İster masa başında bilgisayar tuşlarıyla çalışan işçi olsun ister kol gücüyle çalışan işçi olsun, emek sömürüsü hepsi için geçerlidir. Temel çelişki olan emek gücünü satanlarla, emeği sömürenler arasındaki çelişki değişmemektedir. Teknolojinin geldiği boyut itibariyle çalışanların büyük çoğunluğunun, eski dönemlere göre koşulları belki daha rahat olabilir. Ancak günümüzde olduğu gibi ezen ile ezilen arasındaki uçurum bu kadar derin olmamıştır. Bundan şunu çıkarmak mümkündür; gerçekleşecek olan olası bir devrimle ezilenler eskiye göre çok daha fazla kazanımlar elde edeceklerdir. Yaşam standartları olağanüstü yükselecek, çalışma saatleri oldukça düşecektir. Teknolojinin geldiği boyut buna imkan vermektedir. Yüzyıl önce işçilerin 8 saatlik çalışma süresi için verdikleri mücadelelerde büyük bedeller ödenirken, günümüzde 8 saatlik işgünü sıradan bir uygulamaya dönüşmüş durumdadır. Hatta kimi kapitalist ülkelerde dahil artık çalışma saatlerinin 8 saatin altına düşürülmesi tartışılmaktadır. Üretim araçlarındaki gelişkinlik “nispi artı-değer”i olağanüstü artırdığı için, az çalışmayla büyük karlar sağlayabilir hale gelmiştir. Hem daha az kişi, hem de daha az çalışma süresiyle büyük çapta üretim yapılabilmektedir. Sosyalizmde işsizliğin ve artı-değer sömürüsünün olmayacağı gerçeğinden hareketle ve mevcut üretim araçlarındaki gelişkinlik dikkate alındığında gerekli çalışma süreleri olağanüstü düşecektir. Toplumun ihtiyaçları doğrultusunda yapılan üretimdeki, toplam işgünü saatinin çalışabilecek nüfusa bölümü, kişi başına düşecek çalışma süresini verdiğinden, bugünkü imkanlarla değerlendirildiğinde dahi kaba bir hesapla 2-3 saat gibi işgünü süresine düşmesi pekala mümkündür.
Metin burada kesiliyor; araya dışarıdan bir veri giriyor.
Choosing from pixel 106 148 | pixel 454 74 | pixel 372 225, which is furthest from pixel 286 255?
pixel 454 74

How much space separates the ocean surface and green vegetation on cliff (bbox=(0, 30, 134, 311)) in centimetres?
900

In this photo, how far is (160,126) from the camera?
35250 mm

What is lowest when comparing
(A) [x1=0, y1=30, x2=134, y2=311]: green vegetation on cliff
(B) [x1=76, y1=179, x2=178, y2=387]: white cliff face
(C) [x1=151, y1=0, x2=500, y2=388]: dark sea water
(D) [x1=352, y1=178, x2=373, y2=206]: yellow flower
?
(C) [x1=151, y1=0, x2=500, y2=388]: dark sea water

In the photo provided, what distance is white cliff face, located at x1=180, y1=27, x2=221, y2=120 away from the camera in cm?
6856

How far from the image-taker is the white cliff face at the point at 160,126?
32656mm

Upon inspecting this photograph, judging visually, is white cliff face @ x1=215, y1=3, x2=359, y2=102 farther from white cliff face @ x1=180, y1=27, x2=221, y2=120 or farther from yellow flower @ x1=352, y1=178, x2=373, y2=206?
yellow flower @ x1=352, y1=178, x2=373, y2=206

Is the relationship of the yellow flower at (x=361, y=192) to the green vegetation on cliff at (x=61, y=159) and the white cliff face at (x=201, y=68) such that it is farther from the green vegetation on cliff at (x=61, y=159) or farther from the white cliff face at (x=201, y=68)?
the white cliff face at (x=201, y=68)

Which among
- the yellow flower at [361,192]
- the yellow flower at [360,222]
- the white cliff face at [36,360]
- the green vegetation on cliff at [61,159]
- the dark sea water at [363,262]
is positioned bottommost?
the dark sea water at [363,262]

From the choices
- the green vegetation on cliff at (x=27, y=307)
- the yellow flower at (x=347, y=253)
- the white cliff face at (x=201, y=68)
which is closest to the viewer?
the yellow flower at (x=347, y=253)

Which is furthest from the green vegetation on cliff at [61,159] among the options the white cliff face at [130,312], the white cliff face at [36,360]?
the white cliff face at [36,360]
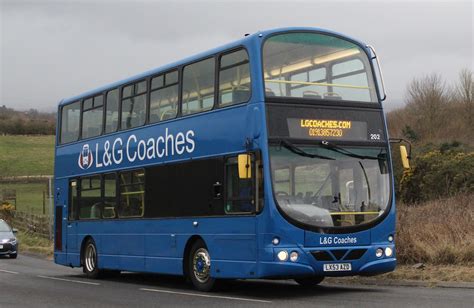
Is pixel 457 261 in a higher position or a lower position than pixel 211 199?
lower

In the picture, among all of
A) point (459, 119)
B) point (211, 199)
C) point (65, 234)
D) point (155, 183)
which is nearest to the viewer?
point (211, 199)

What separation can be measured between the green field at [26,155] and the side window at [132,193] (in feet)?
186

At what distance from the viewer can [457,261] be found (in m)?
16.3

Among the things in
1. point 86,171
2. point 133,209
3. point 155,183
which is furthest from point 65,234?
point 155,183

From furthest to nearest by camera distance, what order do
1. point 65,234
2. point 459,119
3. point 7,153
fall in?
point 7,153
point 459,119
point 65,234

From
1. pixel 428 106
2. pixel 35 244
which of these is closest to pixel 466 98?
pixel 428 106

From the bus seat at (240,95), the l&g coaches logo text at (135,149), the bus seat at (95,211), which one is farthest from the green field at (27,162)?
the bus seat at (240,95)

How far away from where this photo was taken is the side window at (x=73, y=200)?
2028 centimetres

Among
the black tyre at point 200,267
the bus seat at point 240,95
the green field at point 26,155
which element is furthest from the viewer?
the green field at point 26,155

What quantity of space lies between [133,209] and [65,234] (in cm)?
443

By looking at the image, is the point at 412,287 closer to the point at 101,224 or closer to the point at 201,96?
the point at 201,96

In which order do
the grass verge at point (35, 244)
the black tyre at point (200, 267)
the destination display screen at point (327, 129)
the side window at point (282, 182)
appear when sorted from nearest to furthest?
1. the side window at point (282, 182)
2. the destination display screen at point (327, 129)
3. the black tyre at point (200, 267)
4. the grass verge at point (35, 244)

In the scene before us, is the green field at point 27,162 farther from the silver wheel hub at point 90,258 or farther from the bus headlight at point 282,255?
the bus headlight at point 282,255

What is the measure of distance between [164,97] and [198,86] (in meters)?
1.45
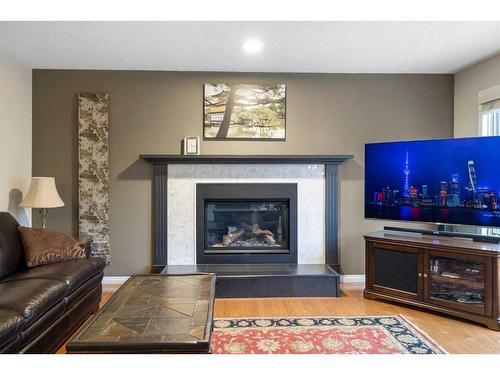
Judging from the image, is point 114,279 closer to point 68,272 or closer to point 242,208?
point 68,272

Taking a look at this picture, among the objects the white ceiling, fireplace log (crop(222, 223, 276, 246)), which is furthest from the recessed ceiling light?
fireplace log (crop(222, 223, 276, 246))

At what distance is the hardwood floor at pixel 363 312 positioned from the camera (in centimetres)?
236

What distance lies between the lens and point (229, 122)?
375 cm

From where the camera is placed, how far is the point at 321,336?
2.40 metres

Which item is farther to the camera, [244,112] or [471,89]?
[244,112]

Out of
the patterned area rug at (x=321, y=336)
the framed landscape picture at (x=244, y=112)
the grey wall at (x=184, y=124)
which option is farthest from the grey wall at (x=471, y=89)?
the patterned area rug at (x=321, y=336)

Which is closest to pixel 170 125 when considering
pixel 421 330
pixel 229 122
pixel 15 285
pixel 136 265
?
pixel 229 122

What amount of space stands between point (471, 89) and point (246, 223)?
285cm

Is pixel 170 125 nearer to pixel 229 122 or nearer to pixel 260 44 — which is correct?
pixel 229 122

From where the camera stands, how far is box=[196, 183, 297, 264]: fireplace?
12.3 feet

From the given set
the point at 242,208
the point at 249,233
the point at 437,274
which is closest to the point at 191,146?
the point at 242,208

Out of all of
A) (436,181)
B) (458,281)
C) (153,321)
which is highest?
(436,181)

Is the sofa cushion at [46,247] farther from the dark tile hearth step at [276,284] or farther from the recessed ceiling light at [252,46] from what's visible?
the recessed ceiling light at [252,46]

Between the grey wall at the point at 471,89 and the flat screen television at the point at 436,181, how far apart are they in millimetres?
828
Elbette sosyalizmden sadece iş saatlerinin düşürülmesi, üretimin artırılması ve eşit bölüşümden ibaret olduğunu anlamak, sosyalizmi eksik anlamaktır ve geçmişte yapılan hataların tekrarına düşmektir. Bizim sosyalizmden anladığımız sadece üretim ve çalışma süreleriyle değil, yaşamın her boyutta zenginleşmesiyle ilgilidir. Siyasete, sanata, bilime, kişisel hobilere, eğlenmeye, dinlenmeye, kişinin kendisini geliştirebilmesi için eğitime imkan ve zaman yaratılmasıdır. Çalışma saatlerinin en aza indirilmesi burada önem kazanmaktadır. Çalışma saatleri dışındaki zaman, özgürlük koşullarında, insanların her türlü potansiyelini açığa çıkaracak, sanatsal, düşünsel, bilimsel, sportif vs ilgilerle canlı bir sosyal yaşam oluşturmaya imkan verecektir. İnsanların maddi olarak sorunlarının çözülmesi önemlidir; ancak manevi, ruhsal ve sosyolojik ihtiyaçlar da karşılanmalıdır. Bu sağlanabildiği oranda özgür, mutlu, canlı ve dengeli bir toplum pekala oluşturulabilir. Şu anda küçük bir mutlu azınlığın elinde birikmiş olan dünyanın zenginlikleri, topluma mal edildiğinde, bu zenginlikler ezilenler ve emekçilerin eline geçtiğinde tüm insanlığın refah ve özgürlüğünün önü açılmış olacaktır. Halihazırda burjuvazinin kırıntılarıyla yetinen bu büyük emekçi ve ezilen yığınların, kazanılması gereken dünyanın zenginlikleri, önlerinde bir görev olarak durmaktadır. Aynı zamanda bu aciliyeti olan bir görevdir. Çünkü dünya kapitalizmin pervasız sömürüsüne daha fazla dayanabilecek durumda değildir.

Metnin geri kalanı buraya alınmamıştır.